WARTABANJAR.COM, JAKARTA – Sejumlah gerai ritel raksasa milik konglomerat tumbang, di antaranya Transmart, yang terpaksa menutup tujuh lokasi usahanya.
Himpunan Peritel dan Penyewa Pusat Perbelanjaan Indonesia (Hippindo) angkat bicara terkait fenomena tutupnya sejumlah gerai ritel modern di Indonesia.
Staf Ahli Hippindo, Yongky Susilo, mengaku cukup prihatin melihat keadaan hypermarket saat ini.

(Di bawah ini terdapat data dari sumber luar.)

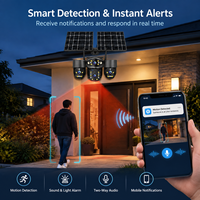 Caméra IP PTZ solaire 4K CMOS 8MP H.265 WiFi avec système de surveillance, vision nocturne double lumière et suivi de mouvement humain pour extérieur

Padahal dulunya hypermarket cukup terkenal lantaran memiliki ciri khas, seperti misalnya dari makanan ataupun merchandise non-food sehingga menarik perhatian konsumen, terutama kelas menengah.
“Nah, dari dulu sampai hari ini nggak ada yang berubah formatnya, mainnya cuma bajak barang, perang harga. Dulu waktu pertama kali muncul ada perbedaan, ada makanan, ada tempat musik, tapi lama-lama ini sudah lebih dari 10 tahun, sudah 20 tahun lebih mereka nggak berubah,” kata Yongky kepada Bisnis, Selasa (31/1/2023).
Menurut Yongky, hypermarket tidak banyak berevolusi dan masih mengikuti pola lama seperti perang harga sehingga membuat konsumen menjadi bosan.
Dia juga mengatakan pola belanja konsumen saat ini sudah mulai berubah.
Dari yang dulunya konsumen senang mendorong troli dan melihat-lihat barang, kini berubah, apalagi sejak adanya handphone yang bisa digunakan sebagai sarana berbelanja secara online.
Pengamat ritel itu kemudian mencontohkan dua perusahaan ritel yang berevolusi, yaitu Indomaret dan Alfamart.
Indomaret sendiri memiliki sejumlah format, seperti Indomaret Fresh dan Indomaret Point. Sementara itu, Alfamart memiliki Alfamidi dan Alfa Express.
Demikian halnya dengan sejumlah supermarket yang ada di Indonesia.